Paris Fall/Winter 2026 – Schiaparelli

Surrealism, Held in Place

Schiaparelli has always lived in a space slightly outside of fashion’s usual logic.

Too theatrical to be called minimal.
Too precise to be dismissed as spectacle.

And under Daniel Roseberry, that tension has only sharpened.

For Fall/Winter 2026 in Paris, the house didn’t lean further into fantasy. It refined it. Controlled it. Almost contained it.


At first, what stands out is the discipline.

The silhouettes are firm, intentional. Jackets carve the waist with almost surgical accuracy. Shoulders are defined but never exaggerated to the point of parody. Long skirts fall with a kind of quiet authority, holding their shape as the body moves rather than dissolving around it.

There is structure everywhere.

And because of that, every surreal gesture lands differently.

The gilded anatomical jewelry is still there, faces, hands, fragments of the body transformed into objects. But they no longer feel like standalone statements. They are integrated, placed with precision against the garments. A gold ear along a neckline. A sculpted breastplate interrupting an otherwise severe black jacket.

Not decoration.
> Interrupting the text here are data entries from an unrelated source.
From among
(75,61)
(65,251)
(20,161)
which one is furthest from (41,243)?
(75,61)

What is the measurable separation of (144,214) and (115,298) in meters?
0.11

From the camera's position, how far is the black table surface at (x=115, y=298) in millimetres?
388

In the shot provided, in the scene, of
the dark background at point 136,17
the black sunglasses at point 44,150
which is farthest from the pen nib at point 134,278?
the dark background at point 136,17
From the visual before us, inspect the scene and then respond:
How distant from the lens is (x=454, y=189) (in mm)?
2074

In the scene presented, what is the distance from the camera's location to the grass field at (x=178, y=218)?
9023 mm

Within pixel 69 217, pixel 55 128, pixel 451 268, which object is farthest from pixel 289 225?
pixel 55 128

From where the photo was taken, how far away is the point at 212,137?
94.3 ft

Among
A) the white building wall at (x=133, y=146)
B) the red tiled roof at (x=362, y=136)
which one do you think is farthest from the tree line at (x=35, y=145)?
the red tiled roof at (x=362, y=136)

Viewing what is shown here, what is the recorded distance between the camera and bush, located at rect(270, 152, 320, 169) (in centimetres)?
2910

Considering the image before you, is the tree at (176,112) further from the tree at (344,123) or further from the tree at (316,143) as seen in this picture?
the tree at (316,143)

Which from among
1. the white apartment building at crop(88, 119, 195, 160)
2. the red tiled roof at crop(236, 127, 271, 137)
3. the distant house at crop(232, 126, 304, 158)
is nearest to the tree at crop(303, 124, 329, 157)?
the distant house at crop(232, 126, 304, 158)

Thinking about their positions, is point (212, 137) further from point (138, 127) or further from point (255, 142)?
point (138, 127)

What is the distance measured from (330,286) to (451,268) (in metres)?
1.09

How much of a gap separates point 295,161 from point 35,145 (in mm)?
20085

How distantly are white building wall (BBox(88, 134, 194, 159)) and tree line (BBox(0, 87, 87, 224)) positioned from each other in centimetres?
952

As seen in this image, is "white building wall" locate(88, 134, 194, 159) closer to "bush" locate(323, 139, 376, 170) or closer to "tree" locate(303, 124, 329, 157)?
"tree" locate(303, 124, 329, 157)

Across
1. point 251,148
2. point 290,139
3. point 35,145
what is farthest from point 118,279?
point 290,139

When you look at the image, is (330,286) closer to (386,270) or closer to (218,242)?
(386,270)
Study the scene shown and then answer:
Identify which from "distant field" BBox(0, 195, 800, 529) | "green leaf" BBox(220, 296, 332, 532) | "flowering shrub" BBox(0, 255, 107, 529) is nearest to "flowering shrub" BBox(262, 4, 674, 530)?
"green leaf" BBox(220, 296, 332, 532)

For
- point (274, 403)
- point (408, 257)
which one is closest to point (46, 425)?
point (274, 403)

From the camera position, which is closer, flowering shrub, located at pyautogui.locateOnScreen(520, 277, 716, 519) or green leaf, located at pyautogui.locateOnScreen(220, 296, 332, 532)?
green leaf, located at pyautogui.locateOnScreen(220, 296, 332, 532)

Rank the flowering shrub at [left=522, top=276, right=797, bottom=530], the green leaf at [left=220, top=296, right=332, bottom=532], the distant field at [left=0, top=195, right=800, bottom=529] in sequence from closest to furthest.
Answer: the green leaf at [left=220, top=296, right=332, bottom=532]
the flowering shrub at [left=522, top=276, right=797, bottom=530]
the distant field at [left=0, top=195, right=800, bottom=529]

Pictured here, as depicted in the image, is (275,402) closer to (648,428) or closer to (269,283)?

Not quite symbolism either.

More like controlled disruptions.

Buttons appear oversized, almost too heavy for the fabric they sit on. Metal elements are embedded into tailoring, not added as afterthoughts but built into the construction itself. Even the most unexpected details feel engineered rather than imagined.

That’s where the shift is.

Schiaparelli is no longer flirting with surrealism. It is structuring it.

There is less chaos, less instinctive shock. In its place, a kind of calibration. Each element feels measured, as if the collection has been edited down to the exact point where tension holds, but never breaks.

The palette reinforces this.

Black dominates, absorbing light, sharpening every line. Gold cuts through it with precision, not warmth. When other tones appear, they remain grounded, never distracting from the dialogue between surface and form.

Nothing spills over.

And yet, the collection doesn’t feel cold.

There is something almost intimate in the way these pieces sit on the body. The way a jacket frames the torso. The way a piece of jewelry aligns with bone, with structure, with anatomy. It’s surrealism that acknowledges the body rather than escaping it.

A dream, but one that understands gravity.

What makes this collection compelling is not the presence of fantasy. Schiaparelli has always had that.

It’s the restraint applied to it.

The surreal elements no longer exist to overwhelm or provoke immediate reaction. They act as punctuation. Interruptions that sharpen the sentence rather than rewriting it.

And in that restraint, something shifts.

The collection feels less like a performance.
Less like costume.

More like a language being spoken fluently, where imagination and construction are no longer in opposition, but in quiet agreement.

Schiaparelli didn’t abandon its surrealist roots this season.

It anchored them.

And in doing so, it turned fantasy into something unexpectedly precise.